I just got a special coupon in the mail from them for their 'new and improved' food. It was for $4 off a bag which was a decent size coupon. Maybe I could use it on a bag for the ASPCA or something. But then I would feel guilty feeding that food to the poor rescue dogs!! 

We actually fed the dogs Pedigree 25 years ago. Luckily I know better now for my current crop of dogs!


----------



## Unosmom (May 3, 2009)

Oh, I know what you mean, sometimes I find really good coupons for SD, but I just cant bear to donate it to shelter or rescue with clear conscience. I'd rather just get something like diamond naturals, which is $25 for 40 lbs or kirkland.


----------



## PUNKem733 (Jun 12, 2009)

The only way to inprove pedigree is to burn the plant down where it's made.


----------



## xxshaelxx (Mar 8, 2010)

Oh dear, I'm dying of laughter over here. "molars for grinding." HAHAHAHAHAHAHAHAHAHAHAHAHA. Do they KNOW that dogs can only move their jaws up and down? How do you GRIND your food if you can only move your jaw...up....and DOWN.


----------



## SamWu1 (Oct 15, 2010)

[Saved data entries]
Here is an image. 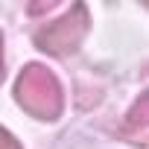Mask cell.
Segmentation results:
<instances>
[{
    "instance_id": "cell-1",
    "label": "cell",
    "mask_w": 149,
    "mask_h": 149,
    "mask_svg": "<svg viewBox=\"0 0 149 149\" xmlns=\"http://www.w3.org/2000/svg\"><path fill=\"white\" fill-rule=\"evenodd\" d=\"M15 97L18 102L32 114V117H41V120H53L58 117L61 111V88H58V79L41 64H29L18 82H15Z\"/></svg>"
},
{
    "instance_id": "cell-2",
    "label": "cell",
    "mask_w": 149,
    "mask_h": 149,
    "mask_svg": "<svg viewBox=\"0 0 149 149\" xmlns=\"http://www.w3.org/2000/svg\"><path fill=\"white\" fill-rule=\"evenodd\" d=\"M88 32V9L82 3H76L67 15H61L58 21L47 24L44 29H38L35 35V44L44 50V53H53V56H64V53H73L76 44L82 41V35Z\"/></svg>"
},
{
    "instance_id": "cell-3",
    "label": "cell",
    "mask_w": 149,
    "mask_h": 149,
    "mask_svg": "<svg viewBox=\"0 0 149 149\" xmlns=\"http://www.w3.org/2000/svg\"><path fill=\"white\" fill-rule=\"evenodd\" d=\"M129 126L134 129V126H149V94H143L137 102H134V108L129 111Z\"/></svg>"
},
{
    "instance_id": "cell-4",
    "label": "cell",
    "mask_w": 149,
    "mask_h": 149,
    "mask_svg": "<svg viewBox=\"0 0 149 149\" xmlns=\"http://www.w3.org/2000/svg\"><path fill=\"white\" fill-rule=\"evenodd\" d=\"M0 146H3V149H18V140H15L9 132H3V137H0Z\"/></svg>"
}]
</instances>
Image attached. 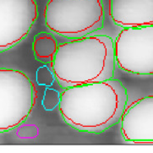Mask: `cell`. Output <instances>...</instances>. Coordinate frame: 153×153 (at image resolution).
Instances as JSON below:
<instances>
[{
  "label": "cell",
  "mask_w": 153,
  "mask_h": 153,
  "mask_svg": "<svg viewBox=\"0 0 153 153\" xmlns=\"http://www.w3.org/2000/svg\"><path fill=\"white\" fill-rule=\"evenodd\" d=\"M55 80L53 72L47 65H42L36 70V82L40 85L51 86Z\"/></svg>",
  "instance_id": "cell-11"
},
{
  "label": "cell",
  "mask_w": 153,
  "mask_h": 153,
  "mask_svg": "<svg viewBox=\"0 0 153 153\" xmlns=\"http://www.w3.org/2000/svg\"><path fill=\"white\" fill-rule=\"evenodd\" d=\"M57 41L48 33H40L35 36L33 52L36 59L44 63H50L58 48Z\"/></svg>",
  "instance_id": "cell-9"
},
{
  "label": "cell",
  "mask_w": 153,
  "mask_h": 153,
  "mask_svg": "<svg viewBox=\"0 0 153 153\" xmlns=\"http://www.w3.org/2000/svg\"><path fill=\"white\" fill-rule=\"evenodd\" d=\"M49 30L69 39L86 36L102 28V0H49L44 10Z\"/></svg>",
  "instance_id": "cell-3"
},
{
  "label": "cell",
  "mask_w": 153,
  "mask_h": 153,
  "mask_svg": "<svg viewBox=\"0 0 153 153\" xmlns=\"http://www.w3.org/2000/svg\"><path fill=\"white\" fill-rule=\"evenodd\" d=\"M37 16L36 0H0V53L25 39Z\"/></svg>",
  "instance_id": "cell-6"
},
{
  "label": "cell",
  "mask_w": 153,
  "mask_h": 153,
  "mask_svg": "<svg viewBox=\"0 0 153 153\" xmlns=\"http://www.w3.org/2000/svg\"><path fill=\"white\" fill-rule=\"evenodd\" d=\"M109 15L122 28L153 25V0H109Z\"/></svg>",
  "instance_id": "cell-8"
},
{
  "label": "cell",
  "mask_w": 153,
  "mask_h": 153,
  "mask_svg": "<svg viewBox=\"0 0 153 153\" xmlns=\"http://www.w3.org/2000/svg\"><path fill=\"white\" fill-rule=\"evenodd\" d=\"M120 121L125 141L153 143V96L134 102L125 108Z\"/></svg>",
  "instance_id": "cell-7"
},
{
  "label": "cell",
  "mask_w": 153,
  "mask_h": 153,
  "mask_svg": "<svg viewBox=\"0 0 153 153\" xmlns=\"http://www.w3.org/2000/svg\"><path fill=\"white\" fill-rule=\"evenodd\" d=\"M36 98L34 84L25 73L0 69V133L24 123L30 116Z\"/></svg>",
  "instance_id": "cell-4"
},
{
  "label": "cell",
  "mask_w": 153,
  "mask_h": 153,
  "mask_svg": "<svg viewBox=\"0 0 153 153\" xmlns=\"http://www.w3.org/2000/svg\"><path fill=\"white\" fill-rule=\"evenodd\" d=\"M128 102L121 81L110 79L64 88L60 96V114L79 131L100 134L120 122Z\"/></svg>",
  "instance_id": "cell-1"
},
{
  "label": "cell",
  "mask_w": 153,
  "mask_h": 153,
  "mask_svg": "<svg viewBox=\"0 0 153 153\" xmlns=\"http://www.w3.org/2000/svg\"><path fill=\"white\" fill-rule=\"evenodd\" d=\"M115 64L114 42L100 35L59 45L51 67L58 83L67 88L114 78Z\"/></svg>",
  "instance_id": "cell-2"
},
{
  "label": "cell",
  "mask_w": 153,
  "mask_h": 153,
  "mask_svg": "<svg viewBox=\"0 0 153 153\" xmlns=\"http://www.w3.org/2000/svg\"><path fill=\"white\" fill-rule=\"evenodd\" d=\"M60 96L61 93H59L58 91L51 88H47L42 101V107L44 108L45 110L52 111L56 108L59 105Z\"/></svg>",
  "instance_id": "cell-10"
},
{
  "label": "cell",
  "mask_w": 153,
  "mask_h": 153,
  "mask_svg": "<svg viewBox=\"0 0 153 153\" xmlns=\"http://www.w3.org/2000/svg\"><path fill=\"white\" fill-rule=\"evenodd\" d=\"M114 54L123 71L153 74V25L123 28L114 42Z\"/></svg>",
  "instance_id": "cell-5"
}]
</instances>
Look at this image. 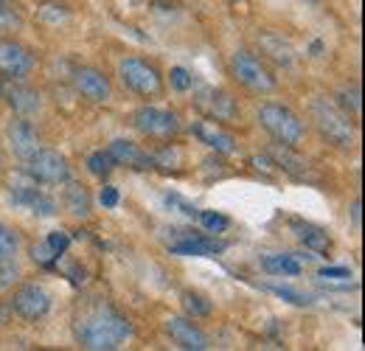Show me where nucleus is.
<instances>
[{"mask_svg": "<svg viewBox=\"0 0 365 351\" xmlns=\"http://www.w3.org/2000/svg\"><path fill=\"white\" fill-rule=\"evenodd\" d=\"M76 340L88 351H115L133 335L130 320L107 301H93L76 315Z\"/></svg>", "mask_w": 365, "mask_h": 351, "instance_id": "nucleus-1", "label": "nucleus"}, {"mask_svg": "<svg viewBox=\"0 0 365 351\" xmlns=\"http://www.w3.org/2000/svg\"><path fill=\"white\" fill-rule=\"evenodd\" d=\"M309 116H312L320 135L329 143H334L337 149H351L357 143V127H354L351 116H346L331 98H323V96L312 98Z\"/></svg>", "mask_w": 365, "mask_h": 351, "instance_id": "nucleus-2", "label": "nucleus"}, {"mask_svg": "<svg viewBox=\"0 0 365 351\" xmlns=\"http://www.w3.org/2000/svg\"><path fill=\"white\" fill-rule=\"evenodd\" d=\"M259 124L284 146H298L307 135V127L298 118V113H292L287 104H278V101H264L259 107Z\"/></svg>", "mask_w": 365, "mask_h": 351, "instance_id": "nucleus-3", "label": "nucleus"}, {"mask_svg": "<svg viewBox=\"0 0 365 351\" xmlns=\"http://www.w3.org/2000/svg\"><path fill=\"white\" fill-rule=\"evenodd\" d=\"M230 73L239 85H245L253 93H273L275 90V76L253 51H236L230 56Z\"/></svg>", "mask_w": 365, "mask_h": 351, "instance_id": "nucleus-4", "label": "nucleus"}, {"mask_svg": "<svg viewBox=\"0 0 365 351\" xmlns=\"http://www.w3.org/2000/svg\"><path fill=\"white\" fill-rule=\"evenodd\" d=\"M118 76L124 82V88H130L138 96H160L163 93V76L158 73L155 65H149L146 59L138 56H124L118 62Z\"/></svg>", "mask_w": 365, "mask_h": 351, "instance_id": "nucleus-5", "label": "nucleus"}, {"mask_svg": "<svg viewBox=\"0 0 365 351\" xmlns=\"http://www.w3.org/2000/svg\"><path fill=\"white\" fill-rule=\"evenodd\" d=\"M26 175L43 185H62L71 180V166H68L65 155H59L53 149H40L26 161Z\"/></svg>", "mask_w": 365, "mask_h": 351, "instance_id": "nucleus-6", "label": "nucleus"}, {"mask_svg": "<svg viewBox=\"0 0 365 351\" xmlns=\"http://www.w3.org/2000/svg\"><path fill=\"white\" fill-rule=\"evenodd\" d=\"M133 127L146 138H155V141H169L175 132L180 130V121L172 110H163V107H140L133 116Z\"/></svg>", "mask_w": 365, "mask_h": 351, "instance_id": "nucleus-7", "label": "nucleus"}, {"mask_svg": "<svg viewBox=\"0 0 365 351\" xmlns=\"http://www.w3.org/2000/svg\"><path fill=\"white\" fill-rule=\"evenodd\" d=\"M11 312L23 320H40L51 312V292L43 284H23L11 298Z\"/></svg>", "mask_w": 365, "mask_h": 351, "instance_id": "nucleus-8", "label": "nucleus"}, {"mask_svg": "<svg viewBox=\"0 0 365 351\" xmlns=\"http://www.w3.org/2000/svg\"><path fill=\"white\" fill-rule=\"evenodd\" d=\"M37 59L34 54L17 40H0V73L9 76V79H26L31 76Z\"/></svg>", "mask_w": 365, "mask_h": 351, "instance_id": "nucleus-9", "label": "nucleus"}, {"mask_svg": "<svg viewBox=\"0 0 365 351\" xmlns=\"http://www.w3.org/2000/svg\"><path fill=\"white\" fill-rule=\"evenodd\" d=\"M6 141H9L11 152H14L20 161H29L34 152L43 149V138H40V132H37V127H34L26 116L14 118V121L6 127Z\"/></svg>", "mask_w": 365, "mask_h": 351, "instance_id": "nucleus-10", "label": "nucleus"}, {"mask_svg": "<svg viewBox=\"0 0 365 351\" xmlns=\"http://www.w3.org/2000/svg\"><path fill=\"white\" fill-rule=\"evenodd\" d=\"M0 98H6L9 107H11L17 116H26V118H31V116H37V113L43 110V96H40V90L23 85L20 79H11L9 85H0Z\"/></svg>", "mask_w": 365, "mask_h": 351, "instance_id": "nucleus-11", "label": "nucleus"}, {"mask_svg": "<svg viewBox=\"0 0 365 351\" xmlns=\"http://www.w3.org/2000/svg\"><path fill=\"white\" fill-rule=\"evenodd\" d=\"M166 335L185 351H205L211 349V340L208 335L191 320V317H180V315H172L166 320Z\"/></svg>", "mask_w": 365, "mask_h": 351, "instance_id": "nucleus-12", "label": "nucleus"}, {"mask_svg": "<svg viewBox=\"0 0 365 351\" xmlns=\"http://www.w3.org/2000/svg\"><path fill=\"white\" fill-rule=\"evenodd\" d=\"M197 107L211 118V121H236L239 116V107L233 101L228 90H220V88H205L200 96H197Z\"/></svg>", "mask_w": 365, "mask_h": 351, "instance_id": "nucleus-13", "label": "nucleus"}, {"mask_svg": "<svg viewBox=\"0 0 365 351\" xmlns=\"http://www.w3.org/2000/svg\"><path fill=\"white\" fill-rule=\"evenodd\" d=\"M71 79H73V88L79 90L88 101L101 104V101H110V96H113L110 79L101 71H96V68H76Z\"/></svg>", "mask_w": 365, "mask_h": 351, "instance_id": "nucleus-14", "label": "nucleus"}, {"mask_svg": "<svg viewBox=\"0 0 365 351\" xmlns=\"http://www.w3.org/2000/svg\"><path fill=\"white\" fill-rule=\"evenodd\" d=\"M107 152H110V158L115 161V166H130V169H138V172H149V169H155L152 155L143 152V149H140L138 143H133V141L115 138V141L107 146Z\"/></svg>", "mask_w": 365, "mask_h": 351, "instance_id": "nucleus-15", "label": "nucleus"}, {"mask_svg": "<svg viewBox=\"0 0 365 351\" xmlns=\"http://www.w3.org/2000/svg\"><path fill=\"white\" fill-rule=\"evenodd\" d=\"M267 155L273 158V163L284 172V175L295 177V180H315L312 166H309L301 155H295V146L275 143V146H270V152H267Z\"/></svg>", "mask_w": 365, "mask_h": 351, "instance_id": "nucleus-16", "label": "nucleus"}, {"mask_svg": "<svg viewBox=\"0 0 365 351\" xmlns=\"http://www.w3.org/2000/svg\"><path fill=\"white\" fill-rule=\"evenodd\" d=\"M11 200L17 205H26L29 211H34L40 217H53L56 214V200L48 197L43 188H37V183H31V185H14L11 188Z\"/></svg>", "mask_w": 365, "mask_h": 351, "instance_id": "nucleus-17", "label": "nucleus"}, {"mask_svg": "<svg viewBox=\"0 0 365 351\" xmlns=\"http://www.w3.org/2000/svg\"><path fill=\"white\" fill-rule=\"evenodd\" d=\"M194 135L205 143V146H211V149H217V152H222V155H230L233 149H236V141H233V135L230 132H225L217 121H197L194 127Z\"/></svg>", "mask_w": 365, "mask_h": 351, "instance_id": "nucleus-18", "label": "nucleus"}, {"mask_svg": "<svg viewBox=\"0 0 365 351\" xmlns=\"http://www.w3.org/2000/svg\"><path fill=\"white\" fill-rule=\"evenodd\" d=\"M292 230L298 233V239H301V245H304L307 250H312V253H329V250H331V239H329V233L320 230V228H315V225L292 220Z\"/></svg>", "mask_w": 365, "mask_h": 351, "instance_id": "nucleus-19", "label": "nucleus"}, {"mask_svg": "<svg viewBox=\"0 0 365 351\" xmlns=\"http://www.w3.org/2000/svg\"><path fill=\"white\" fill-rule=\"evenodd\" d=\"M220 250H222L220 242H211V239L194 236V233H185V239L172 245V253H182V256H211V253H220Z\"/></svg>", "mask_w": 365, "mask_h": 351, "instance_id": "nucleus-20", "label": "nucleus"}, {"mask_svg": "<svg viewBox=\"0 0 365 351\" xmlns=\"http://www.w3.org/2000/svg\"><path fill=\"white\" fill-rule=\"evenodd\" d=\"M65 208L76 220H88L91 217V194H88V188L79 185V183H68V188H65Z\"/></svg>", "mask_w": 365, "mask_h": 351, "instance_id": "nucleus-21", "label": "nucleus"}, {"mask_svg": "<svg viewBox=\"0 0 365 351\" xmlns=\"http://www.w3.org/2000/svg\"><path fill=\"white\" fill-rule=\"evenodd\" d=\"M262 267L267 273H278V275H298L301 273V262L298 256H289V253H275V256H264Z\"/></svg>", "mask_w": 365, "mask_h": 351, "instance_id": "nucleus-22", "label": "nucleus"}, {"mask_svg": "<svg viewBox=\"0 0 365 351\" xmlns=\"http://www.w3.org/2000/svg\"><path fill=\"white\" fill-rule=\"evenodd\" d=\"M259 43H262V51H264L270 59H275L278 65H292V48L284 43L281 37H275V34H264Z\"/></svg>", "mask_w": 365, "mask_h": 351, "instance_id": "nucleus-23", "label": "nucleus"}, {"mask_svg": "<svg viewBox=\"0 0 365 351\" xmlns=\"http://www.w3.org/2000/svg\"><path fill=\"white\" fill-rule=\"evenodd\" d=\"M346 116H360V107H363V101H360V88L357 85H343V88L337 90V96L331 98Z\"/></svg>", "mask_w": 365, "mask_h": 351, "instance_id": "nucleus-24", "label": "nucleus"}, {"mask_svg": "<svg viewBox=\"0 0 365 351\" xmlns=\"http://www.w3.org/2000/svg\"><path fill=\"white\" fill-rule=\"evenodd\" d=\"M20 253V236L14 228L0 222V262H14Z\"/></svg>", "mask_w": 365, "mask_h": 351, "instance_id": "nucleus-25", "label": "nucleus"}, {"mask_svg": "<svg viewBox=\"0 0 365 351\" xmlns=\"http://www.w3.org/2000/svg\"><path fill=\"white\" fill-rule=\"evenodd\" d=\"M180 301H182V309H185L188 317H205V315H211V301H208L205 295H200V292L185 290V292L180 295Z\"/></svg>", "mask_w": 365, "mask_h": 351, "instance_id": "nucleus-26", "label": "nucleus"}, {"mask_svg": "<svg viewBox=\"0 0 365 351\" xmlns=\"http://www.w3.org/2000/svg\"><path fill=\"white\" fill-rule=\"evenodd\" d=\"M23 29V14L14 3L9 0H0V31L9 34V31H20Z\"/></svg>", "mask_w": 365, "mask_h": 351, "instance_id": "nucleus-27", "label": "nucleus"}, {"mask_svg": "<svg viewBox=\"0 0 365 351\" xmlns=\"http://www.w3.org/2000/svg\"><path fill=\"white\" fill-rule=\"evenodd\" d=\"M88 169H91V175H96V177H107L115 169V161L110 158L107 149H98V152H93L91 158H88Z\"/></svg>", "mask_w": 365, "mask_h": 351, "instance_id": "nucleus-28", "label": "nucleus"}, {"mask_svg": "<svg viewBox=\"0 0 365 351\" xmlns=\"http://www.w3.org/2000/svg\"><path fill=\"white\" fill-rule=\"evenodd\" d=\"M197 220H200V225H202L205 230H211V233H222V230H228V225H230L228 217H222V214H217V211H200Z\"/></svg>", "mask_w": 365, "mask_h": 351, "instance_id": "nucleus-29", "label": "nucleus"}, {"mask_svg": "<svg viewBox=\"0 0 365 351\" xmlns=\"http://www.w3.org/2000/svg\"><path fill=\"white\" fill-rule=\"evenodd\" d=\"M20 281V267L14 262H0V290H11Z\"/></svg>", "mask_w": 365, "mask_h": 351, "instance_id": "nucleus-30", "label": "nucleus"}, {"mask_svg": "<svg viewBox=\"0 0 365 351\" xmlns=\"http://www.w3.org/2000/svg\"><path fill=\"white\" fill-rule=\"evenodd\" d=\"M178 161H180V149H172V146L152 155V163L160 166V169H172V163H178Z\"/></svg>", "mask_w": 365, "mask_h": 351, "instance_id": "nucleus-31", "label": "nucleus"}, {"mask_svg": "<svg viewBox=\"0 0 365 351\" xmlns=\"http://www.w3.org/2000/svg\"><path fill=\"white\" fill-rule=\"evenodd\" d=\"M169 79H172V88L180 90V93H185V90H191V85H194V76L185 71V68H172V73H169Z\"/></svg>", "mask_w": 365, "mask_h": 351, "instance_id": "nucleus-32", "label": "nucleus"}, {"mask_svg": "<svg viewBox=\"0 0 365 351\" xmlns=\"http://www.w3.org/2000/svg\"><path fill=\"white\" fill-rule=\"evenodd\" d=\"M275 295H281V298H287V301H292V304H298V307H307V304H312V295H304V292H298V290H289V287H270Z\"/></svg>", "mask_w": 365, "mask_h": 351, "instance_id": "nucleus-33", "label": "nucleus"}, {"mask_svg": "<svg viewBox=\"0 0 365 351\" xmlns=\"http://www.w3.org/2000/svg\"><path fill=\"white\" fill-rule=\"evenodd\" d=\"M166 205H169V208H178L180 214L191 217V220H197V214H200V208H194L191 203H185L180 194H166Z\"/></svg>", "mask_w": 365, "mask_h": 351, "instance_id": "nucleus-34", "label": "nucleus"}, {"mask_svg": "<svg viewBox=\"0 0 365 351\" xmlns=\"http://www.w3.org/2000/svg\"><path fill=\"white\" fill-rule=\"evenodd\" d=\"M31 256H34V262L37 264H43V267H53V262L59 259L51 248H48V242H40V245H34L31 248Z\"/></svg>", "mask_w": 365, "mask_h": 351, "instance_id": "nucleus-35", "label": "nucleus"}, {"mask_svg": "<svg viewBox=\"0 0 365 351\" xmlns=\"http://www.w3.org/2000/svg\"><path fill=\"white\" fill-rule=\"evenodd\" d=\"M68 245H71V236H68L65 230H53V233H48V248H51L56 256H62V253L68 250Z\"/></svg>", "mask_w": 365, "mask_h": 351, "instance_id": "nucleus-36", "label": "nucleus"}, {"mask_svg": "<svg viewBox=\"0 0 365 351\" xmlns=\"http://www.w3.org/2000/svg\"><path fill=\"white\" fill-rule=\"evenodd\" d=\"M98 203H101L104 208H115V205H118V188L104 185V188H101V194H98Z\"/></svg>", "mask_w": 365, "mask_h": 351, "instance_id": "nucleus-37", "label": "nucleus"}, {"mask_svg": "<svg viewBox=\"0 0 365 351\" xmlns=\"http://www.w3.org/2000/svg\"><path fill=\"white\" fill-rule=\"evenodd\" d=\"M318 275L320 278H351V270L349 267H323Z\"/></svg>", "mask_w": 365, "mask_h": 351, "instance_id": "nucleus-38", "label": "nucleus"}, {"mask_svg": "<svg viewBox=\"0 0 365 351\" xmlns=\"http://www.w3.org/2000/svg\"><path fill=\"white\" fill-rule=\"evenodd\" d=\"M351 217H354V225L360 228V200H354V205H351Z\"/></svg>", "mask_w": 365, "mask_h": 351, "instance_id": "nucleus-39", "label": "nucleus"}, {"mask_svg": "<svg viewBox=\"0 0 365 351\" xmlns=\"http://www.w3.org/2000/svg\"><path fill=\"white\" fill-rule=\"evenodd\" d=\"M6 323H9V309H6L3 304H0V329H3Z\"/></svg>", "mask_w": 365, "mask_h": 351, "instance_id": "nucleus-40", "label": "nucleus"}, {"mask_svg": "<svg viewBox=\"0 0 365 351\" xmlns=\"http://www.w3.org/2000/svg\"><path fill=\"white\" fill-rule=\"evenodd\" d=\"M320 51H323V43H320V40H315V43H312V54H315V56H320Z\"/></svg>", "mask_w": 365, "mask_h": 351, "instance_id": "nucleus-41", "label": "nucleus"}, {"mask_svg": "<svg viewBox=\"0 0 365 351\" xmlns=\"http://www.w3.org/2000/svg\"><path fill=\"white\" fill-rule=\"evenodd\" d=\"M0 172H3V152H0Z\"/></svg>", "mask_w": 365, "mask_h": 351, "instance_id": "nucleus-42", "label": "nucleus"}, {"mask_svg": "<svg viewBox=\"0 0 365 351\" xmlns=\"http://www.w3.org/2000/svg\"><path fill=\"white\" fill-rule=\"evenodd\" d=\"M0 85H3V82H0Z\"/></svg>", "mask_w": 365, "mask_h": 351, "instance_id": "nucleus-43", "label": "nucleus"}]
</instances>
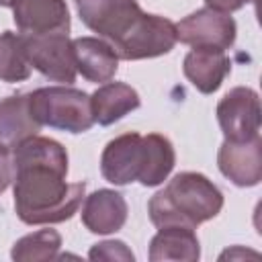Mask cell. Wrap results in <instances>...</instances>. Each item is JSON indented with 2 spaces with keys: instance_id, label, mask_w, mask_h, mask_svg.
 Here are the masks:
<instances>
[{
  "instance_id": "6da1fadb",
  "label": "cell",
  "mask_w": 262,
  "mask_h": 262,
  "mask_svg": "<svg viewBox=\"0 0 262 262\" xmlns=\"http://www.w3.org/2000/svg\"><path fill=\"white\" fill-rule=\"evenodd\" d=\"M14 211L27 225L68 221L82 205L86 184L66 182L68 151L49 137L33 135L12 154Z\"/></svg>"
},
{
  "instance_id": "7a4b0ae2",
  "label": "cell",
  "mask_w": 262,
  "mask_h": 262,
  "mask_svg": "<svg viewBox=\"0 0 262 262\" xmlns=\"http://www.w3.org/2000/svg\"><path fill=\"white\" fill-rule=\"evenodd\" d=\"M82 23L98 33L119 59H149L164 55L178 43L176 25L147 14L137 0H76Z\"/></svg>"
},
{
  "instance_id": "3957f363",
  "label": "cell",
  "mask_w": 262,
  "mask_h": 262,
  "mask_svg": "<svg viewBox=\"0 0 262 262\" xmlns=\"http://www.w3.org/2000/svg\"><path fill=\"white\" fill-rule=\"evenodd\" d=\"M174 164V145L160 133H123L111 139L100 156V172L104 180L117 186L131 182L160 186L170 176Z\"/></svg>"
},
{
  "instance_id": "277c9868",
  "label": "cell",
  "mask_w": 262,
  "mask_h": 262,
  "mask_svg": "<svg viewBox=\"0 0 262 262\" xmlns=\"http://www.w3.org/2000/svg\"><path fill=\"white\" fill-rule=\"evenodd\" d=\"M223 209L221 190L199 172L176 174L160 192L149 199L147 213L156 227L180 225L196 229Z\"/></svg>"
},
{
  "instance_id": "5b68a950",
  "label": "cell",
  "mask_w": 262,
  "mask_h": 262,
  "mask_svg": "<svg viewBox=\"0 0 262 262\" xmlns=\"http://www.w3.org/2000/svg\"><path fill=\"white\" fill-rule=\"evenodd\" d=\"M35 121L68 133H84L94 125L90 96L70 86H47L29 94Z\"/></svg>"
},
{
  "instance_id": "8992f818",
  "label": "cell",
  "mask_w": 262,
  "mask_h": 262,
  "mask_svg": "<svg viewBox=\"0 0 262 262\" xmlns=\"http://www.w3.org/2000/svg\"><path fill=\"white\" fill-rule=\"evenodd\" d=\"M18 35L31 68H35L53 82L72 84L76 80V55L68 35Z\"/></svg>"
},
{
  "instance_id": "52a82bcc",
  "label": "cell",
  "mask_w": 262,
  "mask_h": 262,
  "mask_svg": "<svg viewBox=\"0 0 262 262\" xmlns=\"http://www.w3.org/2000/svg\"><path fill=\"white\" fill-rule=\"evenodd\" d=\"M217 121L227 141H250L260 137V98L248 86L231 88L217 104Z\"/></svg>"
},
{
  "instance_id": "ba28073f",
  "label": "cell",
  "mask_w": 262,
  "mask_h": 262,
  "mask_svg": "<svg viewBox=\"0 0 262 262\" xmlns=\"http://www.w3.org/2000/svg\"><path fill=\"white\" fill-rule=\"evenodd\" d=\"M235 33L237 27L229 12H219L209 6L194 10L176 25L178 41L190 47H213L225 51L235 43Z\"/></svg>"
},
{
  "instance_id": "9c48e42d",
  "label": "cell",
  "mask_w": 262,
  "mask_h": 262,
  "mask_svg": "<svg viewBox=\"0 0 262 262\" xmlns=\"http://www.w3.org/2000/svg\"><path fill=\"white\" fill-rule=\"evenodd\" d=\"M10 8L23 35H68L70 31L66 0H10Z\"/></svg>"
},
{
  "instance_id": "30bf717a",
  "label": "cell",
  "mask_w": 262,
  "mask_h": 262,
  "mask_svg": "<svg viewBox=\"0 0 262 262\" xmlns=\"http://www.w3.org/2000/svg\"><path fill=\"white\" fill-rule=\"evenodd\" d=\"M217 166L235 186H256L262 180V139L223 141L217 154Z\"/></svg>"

[Exercise requirements]:
A – Answer each question from the dog food thread.
(i) How much off a bag was the coupon worth?
(ii) What price and bag size does Unosmom give for diamond naturals?
(iii) According to xxshaelxx, in which directions can dogs move their jaws?
B – Reproduce the stretch of the dog food thread from "I just got a" through "lbs or kirkland.".
C – Resume the forum thread about Pedigree dog food from the point where it stops.
These data have no connection to the forum thread about dog food.

[Responses for each task]:
A –
(i) $4 off a bag.
(ii) $25 for 40 lbs.
(iii) Only up and down.

B –
I just got a special coupon in the mail from them for their 'new and improved' food. It was for $4 off a bag which was a decent size coupon. Maybe I could use it on a bag for the ASPCA or something. But then I would feel guilty feeding that food to the poor rescue dogs!! 

We actually fed the dogs Pedigree 25 years ago. Luckily I know better now for my current crop of dogs!


----------



## Unosmom (May 3, 2009)

Oh, I know what you mean, sometimes I find really good coupons for SD, but I just cant bear to donate it to shelter or rescue with clear conscience. I'd rather just get something like diamond naturals, which is $25 for 40 lbs or kirkland.

C –
It'll "Improve" your vet's income.


----------



## RachelsaurusRexU (Sep 4, 2010)

Yuck. We always get a ton of donations of Pedigree here, and I feel TERRIBLE feeding the dogs. Better than starving, I suppose, but most of them (especially the long timers) really look like hell.


----------



## ziggy29 (Feb 1, 2010)

Improved crap is probably still crappy, just slightly less so.


----------



## Sapphire-Light (Aug 8, 2010)

LOL that link .. it was hilarious to read the fantasy things they claim, I was staring to wonder if they were going to claim that unicorns exist too. arty:




PUNKem733 said:


> The only way to inprove pedigree is to burn the plant down where it's made.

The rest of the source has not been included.